Excerpts from a spatial reasoning dataset:
=====

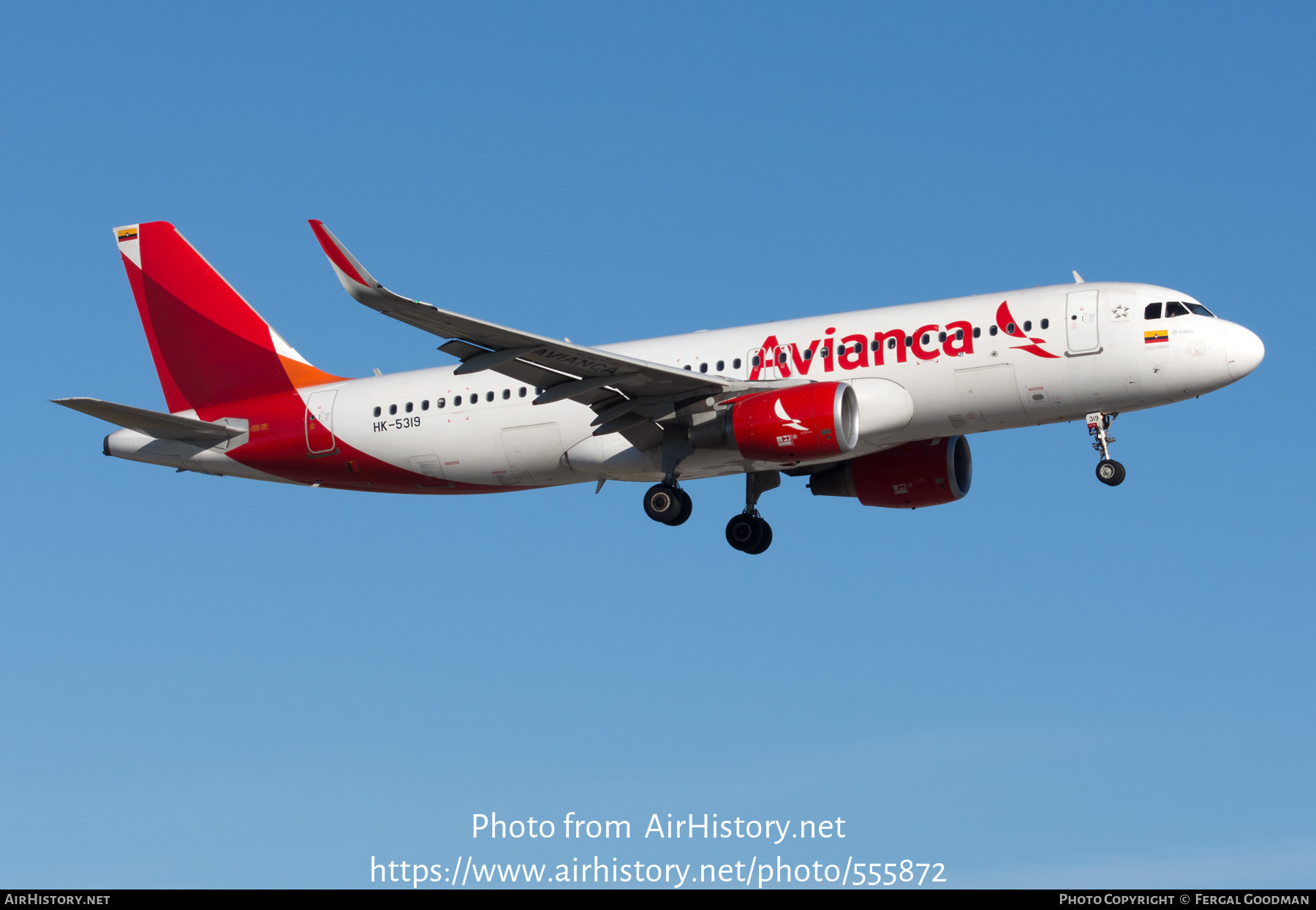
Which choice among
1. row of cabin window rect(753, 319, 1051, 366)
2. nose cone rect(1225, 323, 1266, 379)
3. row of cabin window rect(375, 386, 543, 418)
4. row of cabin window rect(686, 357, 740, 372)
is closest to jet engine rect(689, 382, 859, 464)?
row of cabin window rect(753, 319, 1051, 366)

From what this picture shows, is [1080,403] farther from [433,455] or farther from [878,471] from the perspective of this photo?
[433,455]

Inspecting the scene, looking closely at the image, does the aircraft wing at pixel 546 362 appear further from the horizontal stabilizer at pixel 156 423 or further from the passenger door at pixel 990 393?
the horizontal stabilizer at pixel 156 423

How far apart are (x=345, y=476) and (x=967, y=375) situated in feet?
50.5

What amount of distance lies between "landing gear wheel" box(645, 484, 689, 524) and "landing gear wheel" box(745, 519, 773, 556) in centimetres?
293

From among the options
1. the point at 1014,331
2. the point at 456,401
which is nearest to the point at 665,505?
the point at 456,401

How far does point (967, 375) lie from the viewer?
32719 millimetres

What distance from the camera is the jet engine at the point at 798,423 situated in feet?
106

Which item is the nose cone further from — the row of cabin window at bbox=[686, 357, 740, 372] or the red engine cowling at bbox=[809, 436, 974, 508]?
the row of cabin window at bbox=[686, 357, 740, 372]

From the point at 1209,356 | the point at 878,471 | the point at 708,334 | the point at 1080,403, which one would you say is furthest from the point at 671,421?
the point at 1209,356

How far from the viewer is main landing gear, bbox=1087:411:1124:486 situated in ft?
108

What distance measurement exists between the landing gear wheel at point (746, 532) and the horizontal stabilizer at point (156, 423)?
40.3 ft

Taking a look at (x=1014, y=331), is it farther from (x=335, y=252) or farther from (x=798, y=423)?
(x=335, y=252)
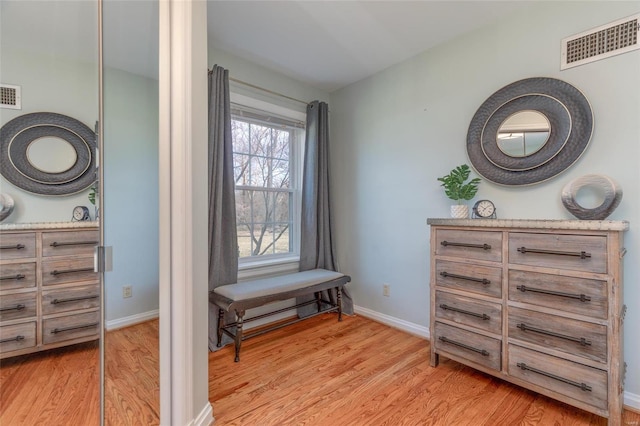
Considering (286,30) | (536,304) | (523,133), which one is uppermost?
(286,30)

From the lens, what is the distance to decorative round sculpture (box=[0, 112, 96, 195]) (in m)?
1.03

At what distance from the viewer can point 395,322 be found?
277 centimetres

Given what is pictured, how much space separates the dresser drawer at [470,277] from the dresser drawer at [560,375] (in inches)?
13.5

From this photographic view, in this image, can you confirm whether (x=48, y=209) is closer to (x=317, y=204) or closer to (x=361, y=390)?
(x=361, y=390)

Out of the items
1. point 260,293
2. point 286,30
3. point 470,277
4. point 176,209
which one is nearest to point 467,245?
point 470,277

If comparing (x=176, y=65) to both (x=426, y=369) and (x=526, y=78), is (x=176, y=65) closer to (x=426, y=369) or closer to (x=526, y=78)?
(x=526, y=78)

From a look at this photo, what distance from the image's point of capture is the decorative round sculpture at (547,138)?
180cm

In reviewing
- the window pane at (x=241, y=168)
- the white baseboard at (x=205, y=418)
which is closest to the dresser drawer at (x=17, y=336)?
the white baseboard at (x=205, y=418)

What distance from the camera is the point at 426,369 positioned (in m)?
2.05

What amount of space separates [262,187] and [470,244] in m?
1.90

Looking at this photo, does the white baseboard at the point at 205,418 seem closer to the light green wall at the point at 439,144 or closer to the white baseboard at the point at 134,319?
the white baseboard at the point at 134,319

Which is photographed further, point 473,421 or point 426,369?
point 426,369

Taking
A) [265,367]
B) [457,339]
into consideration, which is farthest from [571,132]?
[265,367]

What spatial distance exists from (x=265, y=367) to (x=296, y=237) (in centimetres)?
138
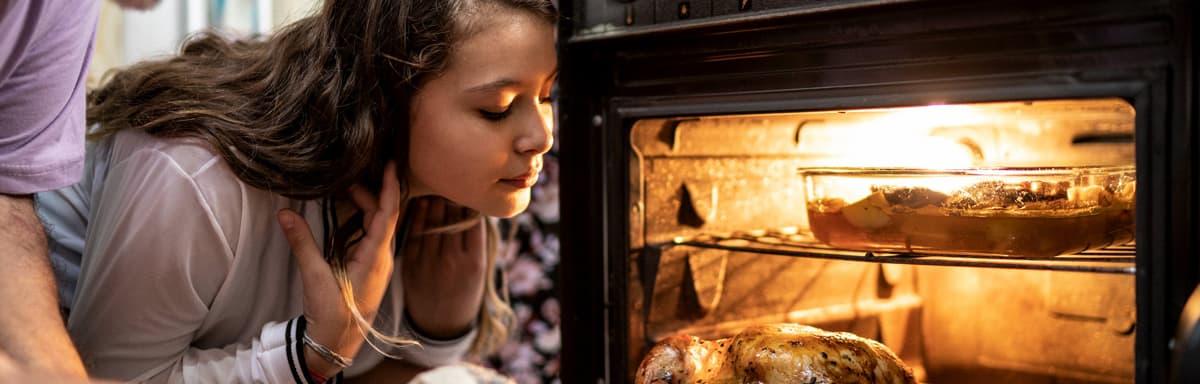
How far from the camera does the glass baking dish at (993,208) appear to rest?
1.01 m

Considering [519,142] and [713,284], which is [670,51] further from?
[713,284]

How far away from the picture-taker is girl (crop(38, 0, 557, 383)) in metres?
1.18

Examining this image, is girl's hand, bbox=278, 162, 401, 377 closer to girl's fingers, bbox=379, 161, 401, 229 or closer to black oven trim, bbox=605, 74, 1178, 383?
girl's fingers, bbox=379, 161, 401, 229

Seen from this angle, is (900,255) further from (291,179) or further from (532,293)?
(532,293)

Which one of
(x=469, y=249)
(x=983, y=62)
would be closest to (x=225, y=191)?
(x=469, y=249)

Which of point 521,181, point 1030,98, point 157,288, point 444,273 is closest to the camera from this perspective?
point 1030,98

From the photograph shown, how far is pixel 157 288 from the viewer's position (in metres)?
1.16

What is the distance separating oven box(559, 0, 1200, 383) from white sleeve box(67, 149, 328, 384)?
0.44 metres

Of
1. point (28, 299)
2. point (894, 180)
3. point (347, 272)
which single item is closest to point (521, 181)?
point (347, 272)

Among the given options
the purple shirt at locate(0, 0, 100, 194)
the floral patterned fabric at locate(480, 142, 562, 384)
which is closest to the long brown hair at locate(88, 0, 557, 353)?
the purple shirt at locate(0, 0, 100, 194)

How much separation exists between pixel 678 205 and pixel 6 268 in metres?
0.81

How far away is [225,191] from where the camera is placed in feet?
3.94

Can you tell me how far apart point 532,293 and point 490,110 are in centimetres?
93

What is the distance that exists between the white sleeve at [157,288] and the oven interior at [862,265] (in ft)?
1.72
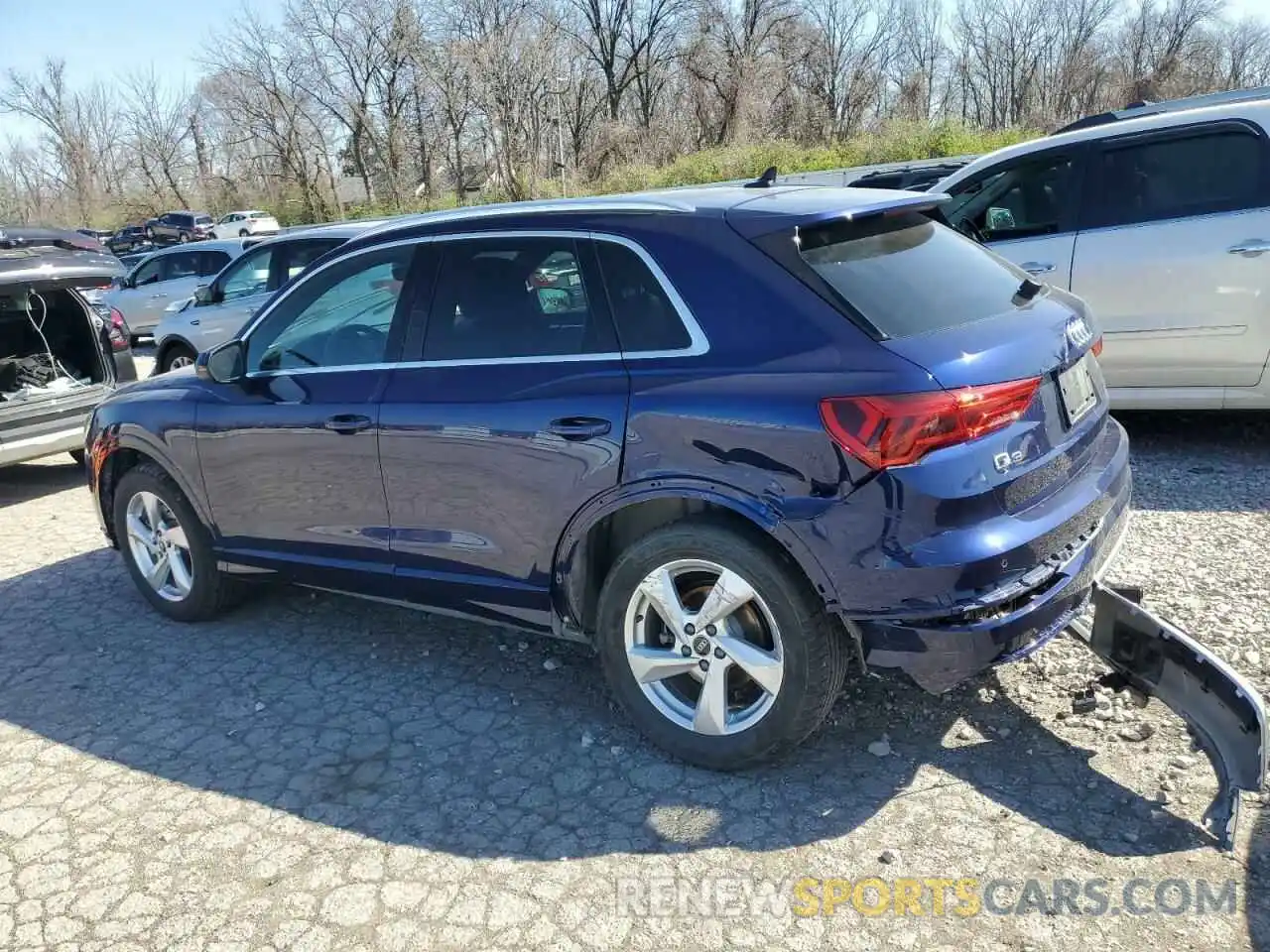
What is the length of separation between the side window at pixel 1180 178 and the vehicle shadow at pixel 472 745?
374 centimetres

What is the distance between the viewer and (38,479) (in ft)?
26.7

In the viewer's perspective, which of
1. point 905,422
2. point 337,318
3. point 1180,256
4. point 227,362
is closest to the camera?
point 905,422

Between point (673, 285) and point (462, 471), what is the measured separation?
1.03 metres

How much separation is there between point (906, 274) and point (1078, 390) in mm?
709

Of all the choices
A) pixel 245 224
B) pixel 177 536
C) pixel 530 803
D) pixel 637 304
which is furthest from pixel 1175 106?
pixel 245 224

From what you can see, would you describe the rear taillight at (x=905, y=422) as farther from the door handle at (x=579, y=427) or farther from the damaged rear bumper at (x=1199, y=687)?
the damaged rear bumper at (x=1199, y=687)

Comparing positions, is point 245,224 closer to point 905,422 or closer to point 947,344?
point 947,344

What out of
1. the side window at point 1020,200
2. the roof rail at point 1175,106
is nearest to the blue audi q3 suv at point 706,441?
the side window at point 1020,200

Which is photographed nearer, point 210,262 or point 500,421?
point 500,421

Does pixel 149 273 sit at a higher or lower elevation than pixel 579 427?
lower

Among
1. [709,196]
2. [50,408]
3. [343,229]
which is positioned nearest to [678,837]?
[709,196]

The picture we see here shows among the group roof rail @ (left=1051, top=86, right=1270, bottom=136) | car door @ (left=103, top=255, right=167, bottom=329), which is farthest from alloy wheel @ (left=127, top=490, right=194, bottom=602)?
car door @ (left=103, top=255, right=167, bottom=329)

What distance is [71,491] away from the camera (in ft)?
24.9

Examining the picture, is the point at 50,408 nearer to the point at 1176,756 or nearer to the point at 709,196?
the point at 709,196
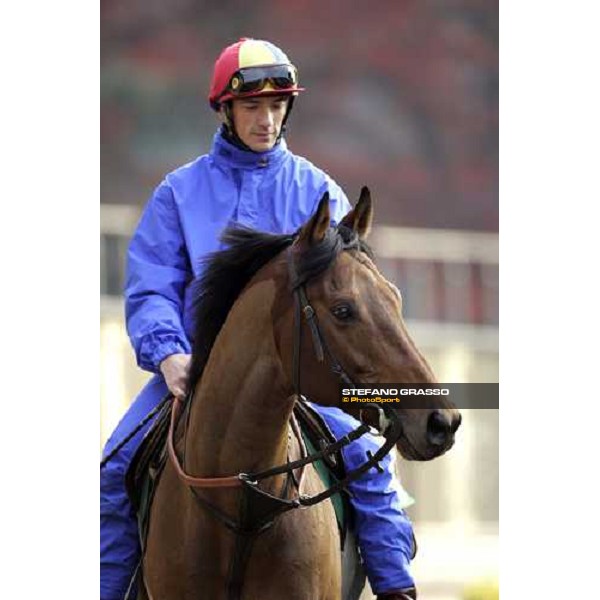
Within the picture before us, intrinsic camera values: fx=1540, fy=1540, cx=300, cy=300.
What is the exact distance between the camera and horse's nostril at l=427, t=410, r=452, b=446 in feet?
7.86

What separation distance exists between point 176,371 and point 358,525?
46cm

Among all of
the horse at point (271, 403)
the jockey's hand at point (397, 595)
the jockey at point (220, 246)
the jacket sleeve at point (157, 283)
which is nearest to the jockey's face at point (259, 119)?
the jockey at point (220, 246)

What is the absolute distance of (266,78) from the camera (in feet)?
9.20

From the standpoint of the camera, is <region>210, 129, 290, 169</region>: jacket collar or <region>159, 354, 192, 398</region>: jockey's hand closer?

=====

Instructions for the task: Write out every line of the records above as a numbered list, omitting blank lines and the pictures.

Final answer:
1. Which choice among
2. 1. row of cabin window rect(753, 319, 1051, 366)
3. 2. nose cone rect(1225, 323, 1266, 379)
4. 3. row of cabin window rect(375, 386, 543, 418)
5. 4. row of cabin window rect(686, 357, 740, 372)
6. is closest to jet engine rect(689, 382, 859, 464)?
7. row of cabin window rect(753, 319, 1051, 366)
8. From what this picture shows, is [1080,403] farther from [433,455] or farther from [878,471] from the perspective of this photo?
9. [433,455]
10. Inspecting the scene, looking closely at the image, does the aircraft wing at pixel 546 362 appear further from the horizontal stabilizer at pixel 156 423 or further from the passenger door at pixel 990 393?
11. the horizontal stabilizer at pixel 156 423
12. How far apart are (x=345, y=476) and (x=967, y=375) situated in feet?
13. 50.5
14. What amount of distance lies between "landing gear wheel" box(645, 484, 689, 524) and "landing gear wheel" box(745, 519, 773, 556) in centimetres?
15. 293
16. From among the options
17. 1. the point at 1014,331
18. 2. the point at 456,401
19. which is nearest to the point at 665,505?
20. the point at 456,401
21. How far does point (967, 375) lie from the viewer?
22. 32719 millimetres
23. What distance from the camera is the jet engine at the point at 798,423 situated in feet?
24. 106
25. Which item is the nose cone further from — the row of cabin window at bbox=[686, 357, 740, 372] or the red engine cowling at bbox=[809, 436, 974, 508]?
26. the row of cabin window at bbox=[686, 357, 740, 372]
27. From the point at 1209,356 | the point at 878,471 | the point at 708,334 | the point at 1080,403, which one would you say is furthest from the point at 671,421?
28. the point at 1209,356
29. How far from the viewer is main landing gear, bbox=1087:411:1124:486 situated in ft?
30. 108
31. What distance measurement exists between the landing gear wheel at point (746, 532) and the horizontal stabilizer at point (156, 423)?
32. 40.3 ft
33. Taking a look at (x=1014, y=331), is it farther from (x=335, y=252) or farther from (x=798, y=423)?
34. (x=335, y=252)
35. Considering (286,30) | (536,304) | (523,133), which one is uppermost?
36. (286,30)
37. From the lens, what is the distance to decorative round sculpture (box=[0, 112, 96, 195]) (in m)?
38. 1.03
39. At what distance from the viewer can point 395,322 be found?
40. 277 centimetres
41. Given what is pictured, how much space separates the dresser drawer at [470,277] from the dresser drawer at [560,375] (in inches)?
42. 13.5
43. From this photographic view, in this image, can you confirm whether (x=48, y=209) is closer to (x=317, y=204) or closer to (x=361, y=390)?
44. (x=361, y=390)
45. Out of the items
46. 1. point 260,293
47. 2. point 286,30
48. 3. point 470,277
49. 4. point 176,209
50. which one is nearest to point 467,245?
51. point 470,277
52. If comparing (x=176, y=65) to both (x=426, y=369) and (x=526, y=78), is (x=176, y=65) closer to (x=426, y=369) or closer to (x=526, y=78)?
53. (x=526, y=78)
54. From a look at this photo, what distance from the image's point of capture is the decorative round sculpture at (547,138)?
55. 180cm
56. In reviewing
57. - the window pane at (x=241, y=168)
58. - the white baseboard at (x=205, y=418)
59. which is closest to the dresser drawer at (x=17, y=336)?
60. the white baseboard at (x=205, y=418)
61. What distance from the camera is the point at 426,369 positioned (in m)?
62. 2.05
63. What amount of space separates [262,187] and [470,244] in m?
64. 1.90
65. Looking at this photo, does the white baseboard at the point at 205,418 seem closer to the light green wall at the point at 439,144 or closer to the white baseboard at the point at 134,319?
66. the white baseboard at the point at 134,319
67. Which is photographed further, point 473,421 or point 426,369?
68. point 426,369
69. Taking
70. A) [265,367]
71. B) [457,339]
72. into consideration, which is farthest from [571,132]?
73. [265,367]
74. What spatial distance exists from (x=265, y=367) to (x=296, y=237) (in centimetres)?
75. 138
76. How far from the camera does the glass baking dish at (993,208) appear to rest?
77. 1.01 m
78. Considering [519,142] and [713,284], which is [670,51] further from?
79. [713,284]
80. How far away from the picture-taker is girl (crop(38, 0, 557, 383)) in metres?
81. 1.18
82. Examining this image, is girl's hand, bbox=278, 162, 401, 377 closer to girl's fingers, bbox=379, 161, 401, 229 or closer to black oven trim, bbox=605, 74, 1178, 383?
83. girl's fingers, bbox=379, 161, 401, 229
84. Seen from this angle, is (900,255) further from (291,179) or further from (532,293)?
85. (532,293)
86. Which one of
87. (x=469, y=249)
88. (x=983, y=62)
89. would be closest to (x=225, y=191)?
90. (x=469, y=249)
91. Which of point 521,181, point 1030,98, point 157,288, point 444,273 is closest to the camera from this perspective?
92. point 1030,98
93. From the photograph shown, how far is pixel 157 288 from the viewer's position (in metres)?
94. 1.16
95. What is the distance separating oven box(559, 0, 1200, 383) from white sleeve box(67, 149, 328, 384)?
96. 0.44 metres
97. Of
98. 1. point (28, 299)
99. 2. point (894, 180)
100. 3. point (347, 272)
101. which single item is closest to point (521, 181)?
102. point (347, 272)
103. Among the given options
104. the purple shirt at locate(0, 0, 100, 194)
105. the floral patterned fabric at locate(480, 142, 562, 384)
106. which is closest to the long brown hair at locate(88, 0, 557, 353)?
107. the purple shirt at locate(0, 0, 100, 194)
108. How much separation exists between pixel 678 205 and pixel 6 268 in metres?
109. 0.81
110. How far away is [225,191] from where the camera is placed in feet?
111. 3.94
112. Can you tell me how far apart point 532,293 and point 490,110 are in centimetres?
113. 93
114. What is the distance that exists between the white sleeve at [157,288] and the oven interior at [862,265] (in ft)?
115. 1.72
116. What is the length of separation between the side window at pixel 1180 178 and the vehicle shadow at pixel 472 745?
117. 374 centimetres
118. What is the distance between the viewer and (38,479) (in ft)?
119. 26.7
120. In the viewer's perspective, which of
121. 1. point 905,422
122. 2. point 337,318
123. 3. point 1180,256
124. 4. point 227,362
125. is closest to the camera?
126. point 905,422
127. Between point (673, 285) and point (462, 471), what is the measured separation?
128. 1.03 metres
129. How much separation is there between point (906, 274) and point (1078, 390) in mm?
130. 709
131. Of all the choices
132. A) pixel 245 224
133. B) pixel 177 536
134. C) pixel 530 803
135. D) pixel 637 304
136. which is furthest from pixel 1175 106?
137. pixel 245 224
138. From what you can see, would you describe the rear taillight at (x=905, y=422) as farther from the door handle at (x=579, y=427) or farther from the damaged rear bumper at (x=1199, y=687)?
139. the damaged rear bumper at (x=1199, y=687)
140. Comparing positions, is point 245,224 closer to point 905,422 or closer to point 947,344?
141. point 947,344
142. What out of
143. 1. the side window at point 1020,200
144. 2. the roof rail at point 1175,106
145. is nearest to the blue audi q3 suv at point 706,441?
146. the side window at point 1020,200
147. Which is photographed nearer, point 210,262 or point 500,421?
148. point 500,421
149. Does pixel 149 273 sit at a higher or lower elevation than pixel 579 427?
150. lower
151. Among
152. 1. [709,196]
153. 2. [50,408]
154. 3. [343,229]
155. which is positioned nearest to [678,837]?
156. [709,196]
157. The picture we see here shows among the group roof rail @ (left=1051, top=86, right=1270, bottom=136) | car door @ (left=103, top=255, right=167, bottom=329), which is farthest from alloy wheel @ (left=127, top=490, right=194, bottom=602)?
158. car door @ (left=103, top=255, right=167, bottom=329)
159. What distance is [71,491] away from the camera (in ft)?
160. 24.9
161. Examining the picture, is the point at 50,408 nearer to the point at 1176,756 or nearer to the point at 709,196?
162. the point at 709,196
163. Within the picture before us, intrinsic camera values: fx=1540, fy=1540, cx=300, cy=300.
164. What is the exact distance between the camera and horse's nostril at l=427, t=410, r=452, b=446 in feet?
165. 7.86
166. What separation distance exists between point 176,371 and point 358,525?
167. 46cm
168. Among all of
169. the horse at point (271, 403)
170. the jockey's hand at point (397, 595)
171. the jockey at point (220, 246)
172. the jacket sleeve at point (157, 283)
173. which is nearest to the jockey's face at point (259, 119)?
174. the jockey at point (220, 246)
175. What is the absolute distance of (266,78) from the camera (in feet)?
176. 9.20
177. From the standpoint of the camera, is <region>210, 129, 290, 169</region>: jacket collar or <region>159, 354, 192, 398</region>: jockey's hand closer?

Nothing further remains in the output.